As isolated events, the turbulence in the world markets probably wouldn't add up to much. But put everything together and you get a recipe for investor nausea.
Global stocks have found any number of reasons lately to drop, be it worries over Greece's burdensome debt, newly announced trading rules in Germany, or expected tough financial regulations out of Washington.
It is the sum of their onerous parts, though, that has the markets worried, particularly over whether government involvement in trying to fix things will only make them worse.
"We've kind of kicked the can down the road. We haven't fundamentally addressed anything...and we're hoping that over time things will work themselves out," says Doug Roberts, chief investment strategist for Channel Capital Research. "What we're finding now is it's much more difficult because it's a global system. Everything is interlinked, so it's like a chain of dominoes."
Germany's ban on short selling, or betting that stocks will lose their value, was the latest tremor in the the markets. US stocks fell sharply in Wednesday trading, but European markets had losses more than doubling that.
Traders were somewhat puzzled over the market reaction, reasoning that a ban on short-selling might ordinarily lift the markets.
But experience from the early stages of the financial crisis, in September 2008 when Lehman Brothers failed, has resonated. The Securities and Exchange Commission on Sept. 18 announced a ban on short selling, a move that for a few days calmed the markets but only set the stage for an intensification of the market meltdown that had begun several months prior.
"It sucked confidence out of the market," Glenn Dubin, CEO at the Highbridge Capital hedge fund, said in a CNBC interview. "What Germany did was ill-advised. What we really need to do, what the policy makers need to do, is restore confidence in the market. The marketplace now questions, what is Germany trying to hide?"
Dubin said his firm is cutting risk, decreasing the size of its balance sheet and waiting for the waters to calm before stepping back in.
But with lingering problems like whether Greece's problems are only the first signal of what is to happen in other debt-laden European countries, finding safety anytime soon could be a tall task.
"People are reading into it that where there's smoke there's fire," says Dave Rovelli, managing director of US equity trading at Canaccord Adams. "If Greece is gone, it's a disaster. But if Spain or Portugal or Italy goes under" that would make things much worse.
Policy makers are not helping soothe investors' frayed nerves, and the German short-selling ban merely added to the jaundiced eye the markets are taking toward governments.
"It again suggests that the Germans are no closer to understanding that the markets are not the problem here," Simon Tilford, chief economist at the Centre for European Reform, told Reuters. "The markets are right to be uncertain about the sustainability of the euro zone in its current form."

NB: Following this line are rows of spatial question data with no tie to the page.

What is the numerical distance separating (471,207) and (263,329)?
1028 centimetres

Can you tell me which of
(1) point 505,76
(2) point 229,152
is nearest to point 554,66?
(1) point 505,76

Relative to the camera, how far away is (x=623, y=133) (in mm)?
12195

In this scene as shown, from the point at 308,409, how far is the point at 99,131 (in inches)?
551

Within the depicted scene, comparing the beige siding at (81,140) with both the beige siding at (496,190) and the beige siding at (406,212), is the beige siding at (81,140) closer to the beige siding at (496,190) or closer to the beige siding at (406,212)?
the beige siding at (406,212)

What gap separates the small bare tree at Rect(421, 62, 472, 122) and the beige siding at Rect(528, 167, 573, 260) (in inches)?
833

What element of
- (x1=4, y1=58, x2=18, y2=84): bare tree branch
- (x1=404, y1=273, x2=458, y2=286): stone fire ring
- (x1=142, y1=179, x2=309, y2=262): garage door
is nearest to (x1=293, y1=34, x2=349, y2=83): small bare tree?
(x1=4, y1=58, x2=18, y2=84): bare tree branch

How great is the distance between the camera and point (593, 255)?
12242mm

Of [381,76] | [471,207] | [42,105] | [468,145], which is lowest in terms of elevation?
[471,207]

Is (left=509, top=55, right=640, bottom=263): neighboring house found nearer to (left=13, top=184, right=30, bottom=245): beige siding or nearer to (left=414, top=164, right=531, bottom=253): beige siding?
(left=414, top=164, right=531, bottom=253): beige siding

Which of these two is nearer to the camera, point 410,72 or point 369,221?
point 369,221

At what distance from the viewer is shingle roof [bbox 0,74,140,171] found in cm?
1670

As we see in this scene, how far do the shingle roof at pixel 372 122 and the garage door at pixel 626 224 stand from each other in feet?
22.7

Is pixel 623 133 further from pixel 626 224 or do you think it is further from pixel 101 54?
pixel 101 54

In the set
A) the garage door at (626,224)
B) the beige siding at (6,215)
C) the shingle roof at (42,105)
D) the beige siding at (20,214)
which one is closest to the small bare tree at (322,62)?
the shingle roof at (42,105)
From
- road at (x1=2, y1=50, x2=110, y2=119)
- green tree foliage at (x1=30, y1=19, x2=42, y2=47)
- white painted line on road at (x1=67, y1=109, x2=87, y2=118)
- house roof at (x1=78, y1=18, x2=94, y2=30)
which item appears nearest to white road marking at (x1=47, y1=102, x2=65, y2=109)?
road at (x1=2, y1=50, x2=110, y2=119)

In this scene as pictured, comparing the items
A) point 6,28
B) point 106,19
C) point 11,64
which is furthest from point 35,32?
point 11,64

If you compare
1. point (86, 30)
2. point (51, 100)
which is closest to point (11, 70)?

The reaction to Europe's situation has been no better across the Atlantic.
The Senate this week, in a rare display of bipartisanship, passed a measure seeking to put strict clamps on the way US contributions can be used in International Monetary Fund assistance to European Union nations.
The measure comes as the electorate is showing in election results that is in no mood to tolerate more bailouts.
"Right now it's deja-vu all over again. What people are wondering is if this is a repeat of what we did in 2008," Channel Capital's Roberts says. "You have a civil war that we fought 150 years ago being re-enacted in Europe only without the bullets."
Andrew Neale, portfolio manager at Fogel Neale Partners in New York, says investors are likely to continue to flock to safety, particularly high-grade bonds, and an aversion to risk as deflation continues to be the most likely scenariofor the US economy and turmoil most likely for overseas.
"There's a lot going on geopolitically and domestically right now," Neale says. "It's a complex market and its very confusing. When the market it is up it looks like it's going to go up forever and when it's down it looks like it's never going to stop going down. It's very schizophrenic right now."